There was a lottery, and I was very lucky. I encountered the very best teachers at that school and went there for four years. My lottery number was 957. It has special meaning. In Chinese, it sounds like, ‘Only you can go.’ They took 300 students into the school and more than 1,500 students were in the lottery. So I was very lucky. I encountered a teacher there, Zhang Xun, who was very nice to me. He taught math. One day, he gave us a very hard question and asked who in the class could solve the question. A lot of students raised their hands, and I raised my hand as well. He knew that I am pretty good at math so he gave chances to the students who weren’t as good in the subject.

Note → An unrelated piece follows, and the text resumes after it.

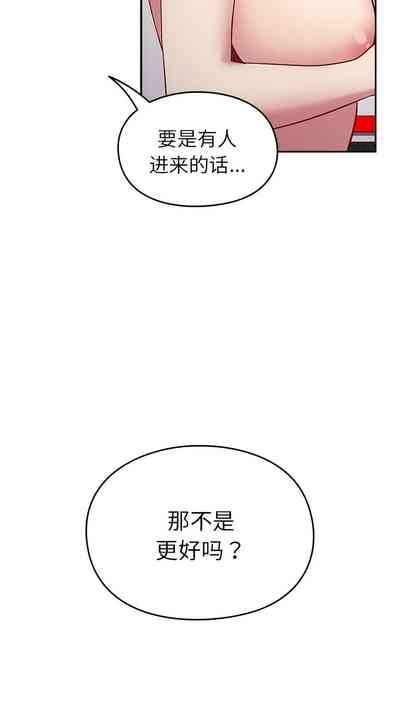 第268頁圖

No one could answer the question correctly. I was the last hand up when the bell rang. At that time, he had two choices. First, he could simply illustrate the answer himself because the class was ending, or he could give me the chance to answer it. He called me up and in front of the class he said, ‘my parents gave me my life, but Lin Zhigiang, you know me.’ That is a very famous Chinese saying. It’s used to describe a friendship. He was the teacher. He was 40 years old, and I was only 14 years old. He said this in a very humorous way. The class laughed and I gave the answer, 100% right. Class over.
It made me feel great confidence. That changed my life. I was born with a cleft palate. I should be shy or have self-esteem problems but I don’t. Why? That’s because of my experience in middle school. I did a very good job in the entrance exam for high school, I was number one on the exam and was able to enter the best school, Shixi High School, in the Jing’an District in downtown Shanghai.